I suppose it's like a train... but imagine that the tracks came up to your house, and you could put your own personal or family vehicle on the tracks. Also, the motive power is in the tracks themselves, not the vehicle.
shadenfroh, May 22 2006
  

       IHIWPUUA
half, May 22 2006
  

       PRT = personal rapid transit, a broad class of transportation technologies. Sorry. Found the lingo on this site and others and thought it was common.
shadenfroh, May 22 2006
  

       OK. I'll bite. What's " IHIWPUUA"?
shadenfroh, May 22 2006
  

       Hint: I would hate it if I ruined the irony for people by defining the undefined acronym.
half, May 22 2006
  

       my preferred PRT is a Corvette. I like to be green, but I think running a massive moving track would use way more energy than a normal road, since the track has to move a large belt. I'm also not sure that it'd be stable at 70mph. Lastly, I'm not sure you could afford to build this with any reasonable tax increase. Address these concerns for my bun.
sninctown, May 23 2006
  

       [half] ha! me too.
zen_tom, May 23 2006
  

       I'll try.
First, you can keep your Corvette and drive it on the road below. However, if you'd also like a vehicle that costs a small fraction of what a Yugo would cost you, but still gets you to everywhere in town, that would be an option, too.
I'm no engineer, so perhaps it would take more energy. I'm not sure of that, though, since you wouldn't have to carry the weight of the engine, etc. Which would take more energy, moving a single large belt with a lightweight "sled" atop it, or moving your entire Corvette? Also, precisely because you don't have to actually move the energy supply, we could resort to cheaper power sources.
As for stability... have you ever ridden a roller coaster? Faster than 70 mph? Same principle.
Lastly, I believe that the infrastructure we already pay for (paved roads) is pretty darned expensive already. In fact, given that tracks can be built on an assembly line before being installed, I suspect that the tracks, if used widely enough, might actually be cheaper than maintaining the roads beneath them. And while there would be a tax, how much would be "reasonable" when it's offset by not having to buy gas, and being able to purchase a much cheaper vehicle?
shadenfroh, May 24 2006
  

       er... sounds like your not exactly considering any of the engineering facts. Your idea is equivalent of proposing a tiny 12x12x12 inch car to be used as a train to take 40,000 people an hour for a mile.   

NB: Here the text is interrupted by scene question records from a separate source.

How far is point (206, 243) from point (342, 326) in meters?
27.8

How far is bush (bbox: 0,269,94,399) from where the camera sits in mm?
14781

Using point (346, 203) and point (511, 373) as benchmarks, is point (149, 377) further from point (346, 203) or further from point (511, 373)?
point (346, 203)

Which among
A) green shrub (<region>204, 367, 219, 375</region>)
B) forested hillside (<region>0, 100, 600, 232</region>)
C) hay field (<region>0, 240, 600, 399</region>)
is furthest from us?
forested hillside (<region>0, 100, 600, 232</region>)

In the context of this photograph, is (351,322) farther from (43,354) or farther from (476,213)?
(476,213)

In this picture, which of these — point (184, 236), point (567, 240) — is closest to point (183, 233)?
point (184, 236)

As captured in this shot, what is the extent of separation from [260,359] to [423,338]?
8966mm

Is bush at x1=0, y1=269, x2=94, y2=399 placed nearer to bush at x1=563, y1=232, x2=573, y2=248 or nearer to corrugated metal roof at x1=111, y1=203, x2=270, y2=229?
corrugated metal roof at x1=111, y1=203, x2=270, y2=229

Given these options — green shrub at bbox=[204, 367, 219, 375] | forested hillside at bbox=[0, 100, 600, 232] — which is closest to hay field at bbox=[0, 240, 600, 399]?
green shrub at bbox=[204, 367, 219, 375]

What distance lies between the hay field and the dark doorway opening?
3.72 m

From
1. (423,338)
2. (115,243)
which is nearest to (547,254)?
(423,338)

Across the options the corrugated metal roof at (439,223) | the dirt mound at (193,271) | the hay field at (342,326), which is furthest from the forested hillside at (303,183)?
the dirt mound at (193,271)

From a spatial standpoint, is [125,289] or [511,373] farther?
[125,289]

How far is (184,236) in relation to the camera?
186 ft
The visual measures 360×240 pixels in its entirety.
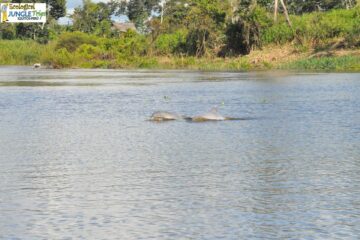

       An idea has meaning if you have some hint or clue about HOW your going to achieve this.   

       And you can't call a bus PRT.
pashute, Mar 02 2010
  

       Let's stop and think for a moment about the series of collisions that's going to happen when just one segment of track breaks down.
sstvp, Mar 03 2010
  

       Robert Heinlein wrote a story about a belt-city, with incremental speed changes on adjacent belts, starting at near zero at the sidewalk and progressively faster towards the fast-lane.   

       The idea to use a vehicle on the tracks is neat, if it is lightweight and has pedals for off-track use. Like a Twike or even smaller.
afinehowdoyoudo, Mar 03 2010
  

       I think the tracks would be more popular in the uphill direction, if it was possible to easily switch between road and track
afinehowdoyoudo, Mar 03 2010
  

       If this were workable, then cable cars would be found somewhere other than San Fransisco. Even railroads prefer to transmit power electrically, and convert to mechanical at the locomotive. There *are* modern systems where centrally generated power's transmitted mechanically to the cars -- airport people-movers and suchlike -- but that only means serious work's been done to establish the envelope within which they're practical: turns out (link) it's impractical for complex routes or for distances longer than a mile.